CONCEPT

The Indeterminacy of Translation

Quine’s proof that two complete translation manuals for a language can fit all possible behavioral evidence while assigning incompatible meanings—and that the words of a language model may refer to nothing more determinate than a human’s.

A linguist stands beside a native speaker in an unfamiliar jungle; a rabbit darts past; the speaker says “Gavagai”; and from this small scene Willard Van Orman Quine launched the most radical attack on meaning in the history of philosophy. The behavioral evidence—the pattern of assent and dissent across every possible situation—cannot decide whether “gavagai” means rabbit, undetached rabbit part, temporal stage of a rabbit, or the fusion of all rabbits. Each reading is compatible with every possible observation, because the speaker assents in exactly the same circumstances under all of them. There is no further fact that fixes the reference. This is the inscrutability of reference, and it underwrites the larger thesis of the indeterminacy of translation: one could construct two complete translation manuals for a language, each perfectly consistent with all behavioral evidence, that nonetheless assign incompatible meanings. Quine’s conclusion was not that we cannot discover the correct meaning—as though truth were hidden—but that there is no correct one to discover. Applied to large language models, the thesis lands with redoubled force: the model’s entire training signal is behavioral, it never stood beside the rabbit in the jungle, and so the question of what its word “rabbit” refers to has no more determinate answer than the linguist’s—possibly less, because the rabbit was never even present. The model’s semantic predicament is the human predicament with the dial turned, and that is not a comfort: it means the favorite question of the AI debate—“but does it really mean anything?”—may be, in Quine’s sense, a question with no fact of the matter behind it, for machines or for us.

Data section:
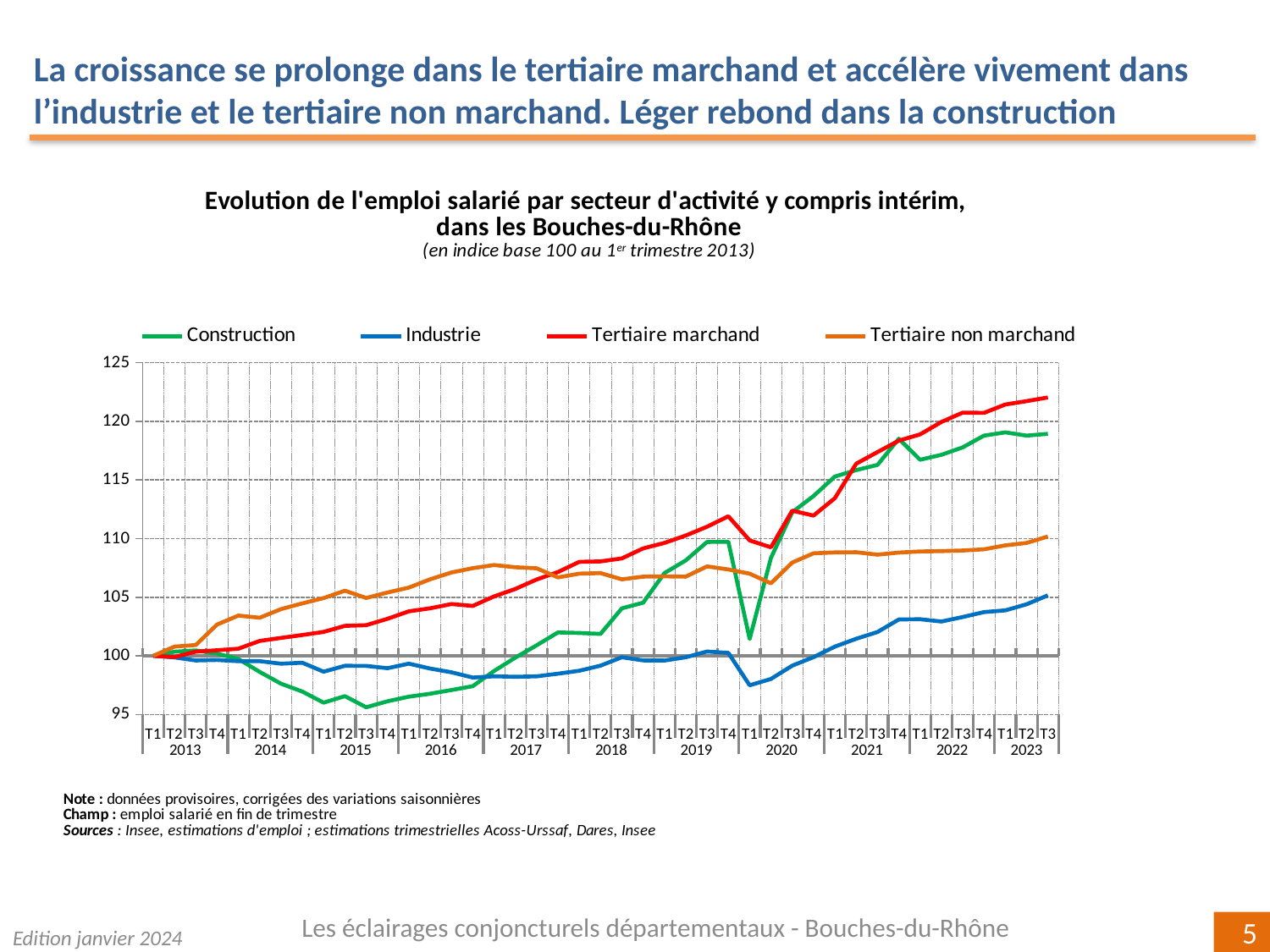
What is the index value of all series at T1 2013? 100 Is the value for Tertiaire non marchand at T3 2023 greater or less than 105? greater How many series does the legend list? 4 Is the value for Industrie at T1 2020 greater or less than 100? less Which series is highest at T3 2023? Tertiaire marchand At T3 2023, which is higher: Construction or Tertiaire non marchand? Construction Is the value for Construction at T1 2015 greater or less than 100? less Which colour represents the Industrie series in the legend? blue Which series is lowest at T3 2023? Industrie What kind of chart is shown on the slide? line chart Does the Tertiaire marchand series rise or fall overall from T1 2013 to T3 2023? rise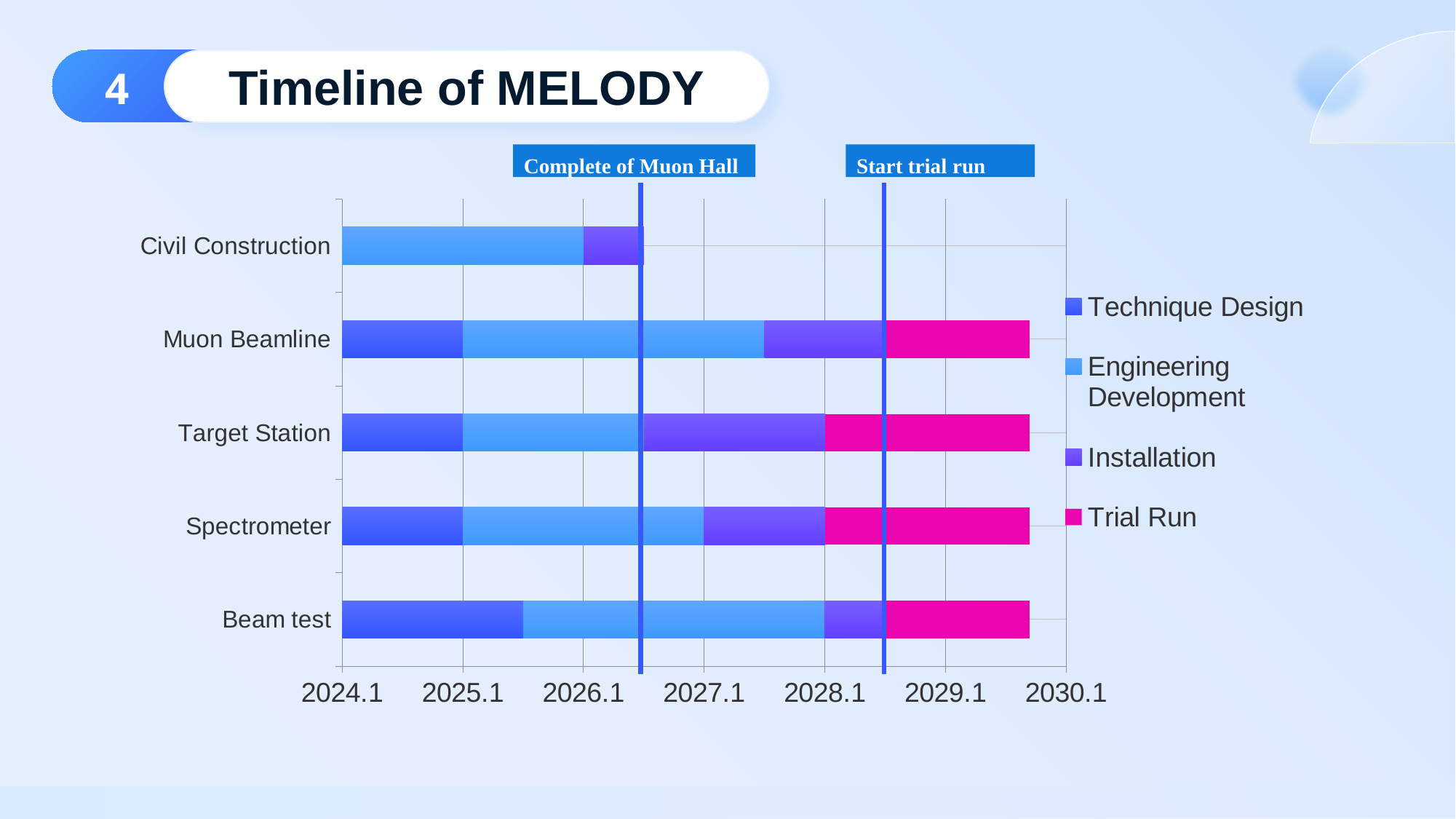
How many series does the legend list? 4 What kind of chart is shown on the slide? Stacked bar chart Is the end of the Technique Design segment for Beam test greater or less than 2025.1? greater Which category has the longest Installation segment? Target Station What milestone label is attached to the first vertical line on the chart? Complete of Muon Hall Which category has no Technique Design segment? Civil Construction What is the title of the slide containing the chart? Timeline of MELODY How many categories (rows) are shown on the chart? 5 Which category has the longest Technique Design segment? Beam test Which category has no Trial Run segment? Civil Construction Is the end of the Civil Construction bar greater or less than 2027.1? less Which category's bar ends earliest on the time axis? Civil Construction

Instruction A: In the passage on the indeterminacy of translation, which four meanings does it say the behavioral evidence cannot decide among for "gavagai"?
Instruction B: Please carry the passage on the indeterminacy of translation forward from its final sentence.

Exercise response A: Rabbit, undetached rabbit part, temporal stage of a rabbit, or the fusion of all rabbits.

Exercise response B:
In the [YOU] on AI Field Guide

The cycle holds up the AI system as a mirror for human self-understanding, and no mirror is more unsettling than Quine’s. The machine’s apparent failure to grasp determinate meanings is, on his analysis, our own condition revealed—the indeterminacy we had been managing through shared practice and a shared world, now exposed by a system that has the practice (the distributional competence) without the world (the perceptual rootedness). The orange pill, in this frame, is not the comfortable discovery that the machine is fundamentally different from us but the less comfortable discovery that it is not as different as we wished, and that the features we thought were ours alone may have been less firmly ours than we supposed.

The practical upshot for the cycle is a recalibration of the question. Rather than asking whether the model has meaning (which Quine’s framework suggests has no determinate answer), the cycle asks about reliability and grounding: in what domains does the model’s output track the world reliably enough to be trusted, and in what domains does the lack of perceptual grounding produce the familiar failures—confabulation, stale claims, fluent error about how things actually are? These are empirical questions that the indeterminacy thesis frames rather than forecloses.

Origin

The indeterminacy of translation was developed in Quine’s 1960 masterwork Word and Object and followed from the combination of two earlier commitments: his holism (beliefs face experience only as a corporate body, not individually) and his behaviorism about meaning (there are no meanings in the mind, only dispositions to verbal behavior). If holism means no sentence has its own private confrontation with experience, and behaviorism means the totality of possible behavior is all the evidence there is for meaning, then meaning is underdetermined by all possible evidence—which is the indeterminacy thesis.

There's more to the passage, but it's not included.